Records from a data source
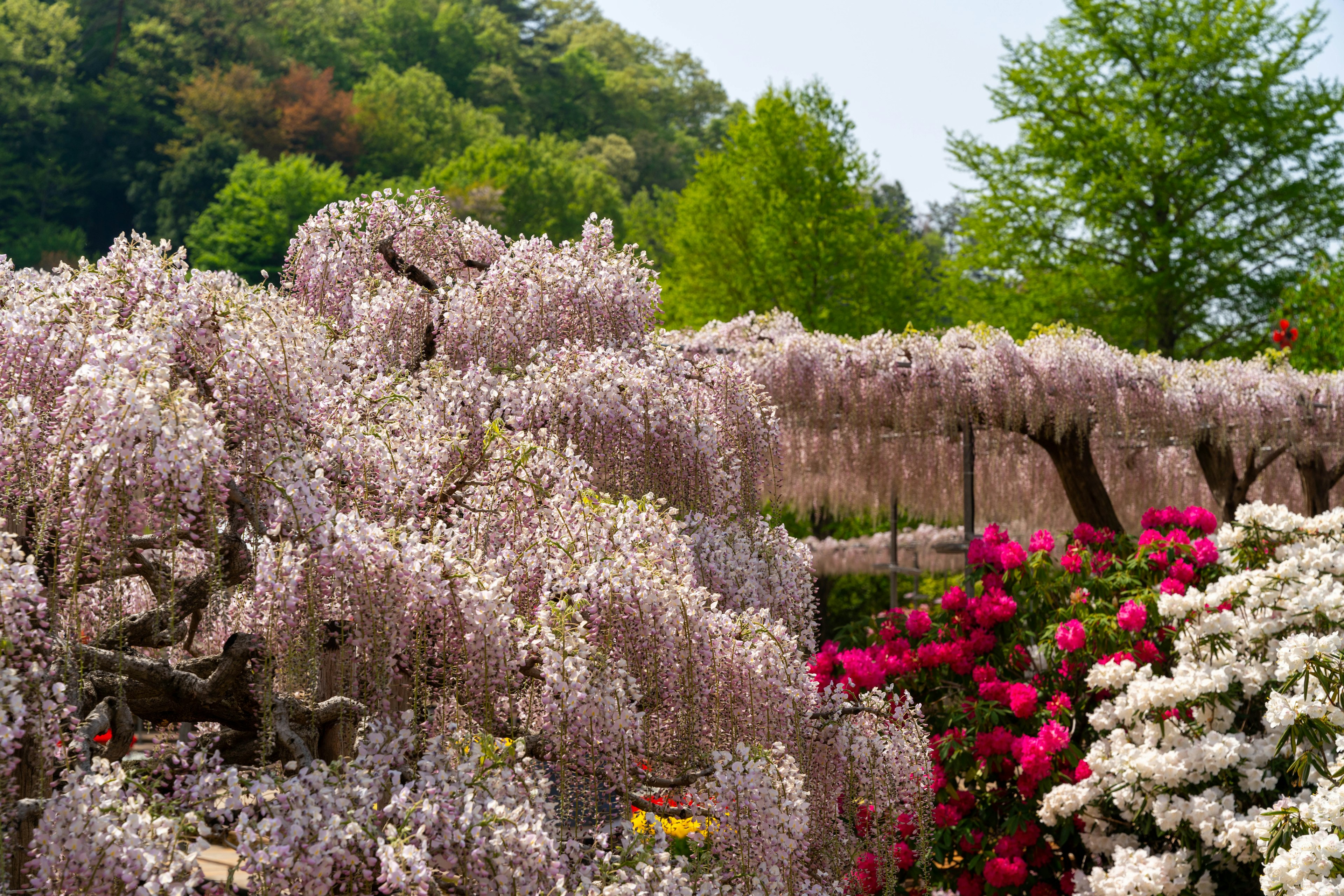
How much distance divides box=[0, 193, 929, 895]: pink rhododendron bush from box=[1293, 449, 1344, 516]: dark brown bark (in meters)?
9.55

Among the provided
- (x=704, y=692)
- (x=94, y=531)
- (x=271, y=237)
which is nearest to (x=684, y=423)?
(x=704, y=692)

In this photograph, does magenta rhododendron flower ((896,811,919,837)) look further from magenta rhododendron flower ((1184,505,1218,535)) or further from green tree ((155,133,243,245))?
green tree ((155,133,243,245))

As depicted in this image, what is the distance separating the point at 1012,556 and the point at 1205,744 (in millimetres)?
1318

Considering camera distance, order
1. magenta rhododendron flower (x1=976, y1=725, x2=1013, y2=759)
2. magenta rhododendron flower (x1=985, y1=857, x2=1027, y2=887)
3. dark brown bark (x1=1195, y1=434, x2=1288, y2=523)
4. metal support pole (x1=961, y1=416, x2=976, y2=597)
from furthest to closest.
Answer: dark brown bark (x1=1195, y1=434, x2=1288, y2=523)
metal support pole (x1=961, y1=416, x2=976, y2=597)
magenta rhododendron flower (x1=976, y1=725, x2=1013, y2=759)
magenta rhododendron flower (x1=985, y1=857, x2=1027, y2=887)

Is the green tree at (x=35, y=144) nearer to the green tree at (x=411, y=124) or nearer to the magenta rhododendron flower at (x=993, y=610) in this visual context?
the green tree at (x=411, y=124)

Stated goal: Can you return all of the records above word for word, leaving out the pictures?

Final result:
How much distance divides box=[0, 193, 929, 895]: pink rhododendron bush from box=[1293, 449, 1344, 516]: dark brown bark (in meters)?
9.55

Among the provided
- (x=704, y=692)
- (x=94, y=531)
- (x=271, y=237)
which is nearest to (x=684, y=423)?
(x=704, y=692)

In this photograph, does magenta rhododendron flower ((896,811,919,837)) look further from magenta rhododendron flower ((1184,505,1218,535)) or further from green tree ((155,133,243,245))?
green tree ((155,133,243,245))

As depicted in this image, what is the distance separating the point at 1012,556 and the point at 1205,744 (in millimetres)?
1318

Considering camera distance, order
1. magenta rhododendron flower (x1=976, y1=725, x2=1013, y2=759)
2. magenta rhododendron flower (x1=985, y1=857, x2=1027, y2=887)
3. dark brown bark (x1=1195, y1=434, x2=1288, y2=523)
4. metal support pole (x1=961, y1=416, x2=976, y2=597)
from furthest to closest.
Answer: dark brown bark (x1=1195, y1=434, x2=1288, y2=523)
metal support pole (x1=961, y1=416, x2=976, y2=597)
magenta rhododendron flower (x1=976, y1=725, x2=1013, y2=759)
magenta rhododendron flower (x1=985, y1=857, x2=1027, y2=887)

Is the green tree at (x=35, y=144) nearer to the green tree at (x=411, y=124) or nearer to the magenta rhododendron flower at (x=993, y=610) in this visual context?
the green tree at (x=411, y=124)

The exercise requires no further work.